I got two pairs of the ONE10. 34 inch waist (post lockdown) and the large fits well. When I talked with them they mentioned their size is european, so upsize if in doubt. Really happy with these shorts and new SQ Lab 611 saddle.

Edit: I just see Thoreau on the previous post recommending medium. Mine are large and not super tight but good fit with no chaffing. Give SQ lab a call if in doubt, they were quick to respond when i called them


----------



## p0is0n0ak (May 17, 2007)

Based onthe love for SQ Labs liners on this post and my love of their saddles, I went ahead and tried a $90 liner. I was cautiously optimistic, but wow! These were by far the most comfortable liners I have ever tried. No pinching, no chaffing, no overloaded diaper feeling--just pure performance. These things literally disappeared. I came home and ordered 3 more pair.


----------



## andy f (Jan 13, 2004)

Le Duke said:


> Assos > everything else.


I find the Assos trail liners to be a little too bulky. Still better than anything else I currently own but i'll probably look elsewhere next time I'm in need. 7mesh, most likely.


----------



## Thoreau (Jun 15, 2017)

mountainbikeloco said:


> Based onthe love for SQ Labs liners on this post and my love of their saddles, I went ahead and tried a $90 liner. I was cautiously optimistic, but wow! These were by far the most comfortable liners I have ever tried. No pinching, no chaffing, no overloaded diaper feeling--just pure performance. These things literally disappeared. I came home and ordered 3 more pair.


I woulda done the same, but the coupon for 20% off was gone. They're great, but they're MORE great at 20% off =)


----------



## Sanchofula (Dec 30, 2007)

Yes, Club Ride change fabric on their two hour short (Gunslinger), I have the old and tried the new one, sent the new ones back, BUT, their three hour Woodchuck short is awesome, got two pair, truly an all day liner.

I have a few five to six hour rides in the Woodchuck and it’s was as good as it gets; any extended time cranking up and down single track is gonna cause some chaffing.

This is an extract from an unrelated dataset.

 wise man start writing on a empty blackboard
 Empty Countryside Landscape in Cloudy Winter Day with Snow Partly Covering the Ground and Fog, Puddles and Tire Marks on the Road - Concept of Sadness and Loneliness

I also use a little ass cream for the sensitive parts 👍


----------



## 92gli (Sep 28, 2006)

Fairfaxian said:


> Many years ago I realized that the stitching around the padding in liner shorts can also rub skin raw over time. Finer stitching and a tapered edge on padding also makes for a better experience on long rides.

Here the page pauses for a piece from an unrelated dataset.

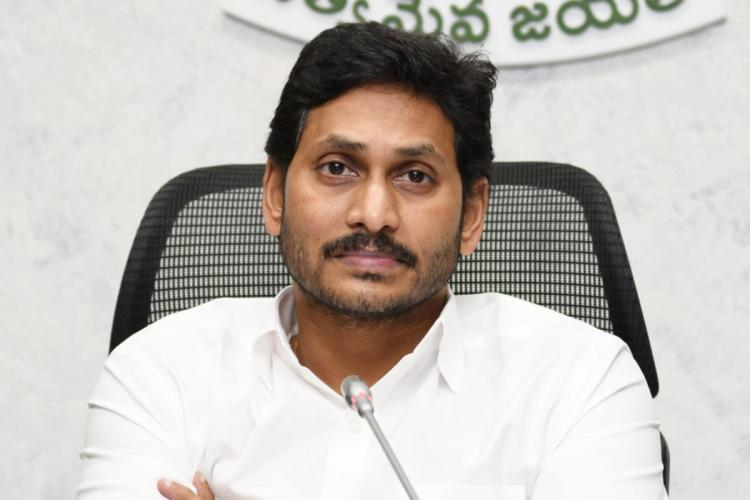 Andhra Pradesh Chief Minister Jagan Mohan Reddy wearing a white shirt sitting at his desk in front of a mic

Amen. And it drives me friggen crazy that none of the companies that make this stuff show you photos of how the pad is stitched into the shorts. SQ doesn't even show the actual pad, it's a rendering. 

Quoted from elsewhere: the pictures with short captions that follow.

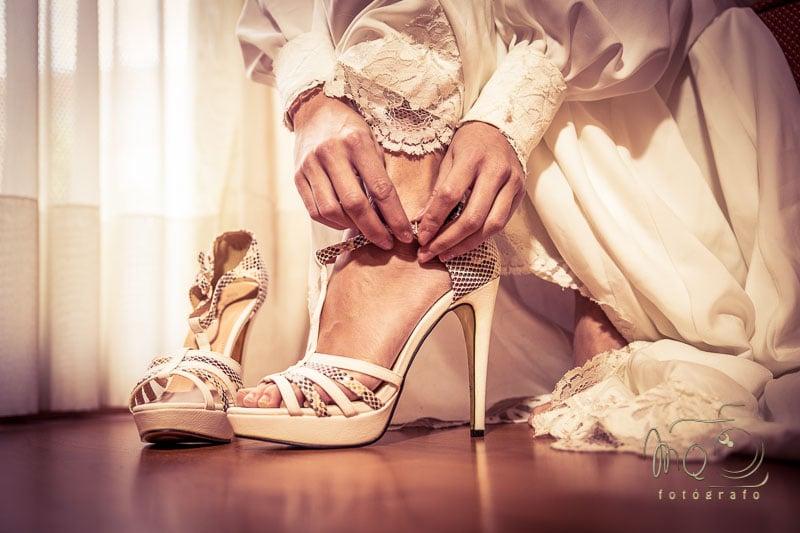 detalle de novia abrochándose el zapato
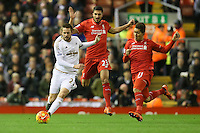 Swansea City's Gylfi Sigurosson Liverpool's Roberto Firmino and Emre Can during the Barclays Premier League match between Liverpool and Swansea City played at The Anfield Stadium on November 29th 2015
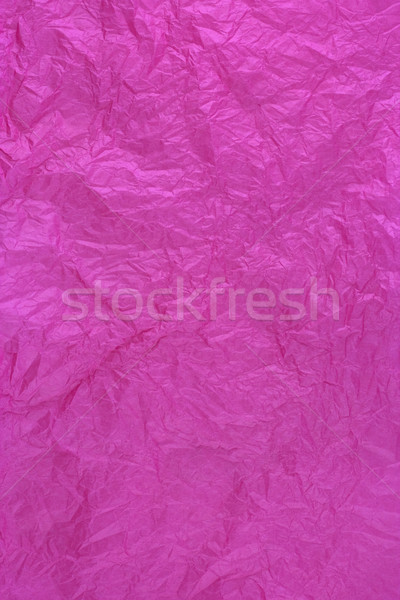 dark pink tissue wrapping paper texture, crumpled and wrinkled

I used to just buy all my roadie shorts at Performance because I could touch them in person. I bought a couple of their Ultra shorts on sale a few years ago, but now theyre gone and I need some new liners. I may try the woodchuck since the investment won't be a bad loss if they tear up my leg at the edge of the pad.

Found a pic of the woodchuck pad on Backcountry. That stitch pattern looks like trouble for me








This article has a great pic of the SQ - File is too big to post. The stitching looks far less abrasive. It's recessed into the edge of the pad and doesn't zig zag nearly as much. I'm ordering these
https://reviews.mtbr.com/2019-sqlab-bars-grips-saddle-and-chamois


----------



## WHALENARD (Feb 21, 2010)

Any online dealers have good stick of the SQ's?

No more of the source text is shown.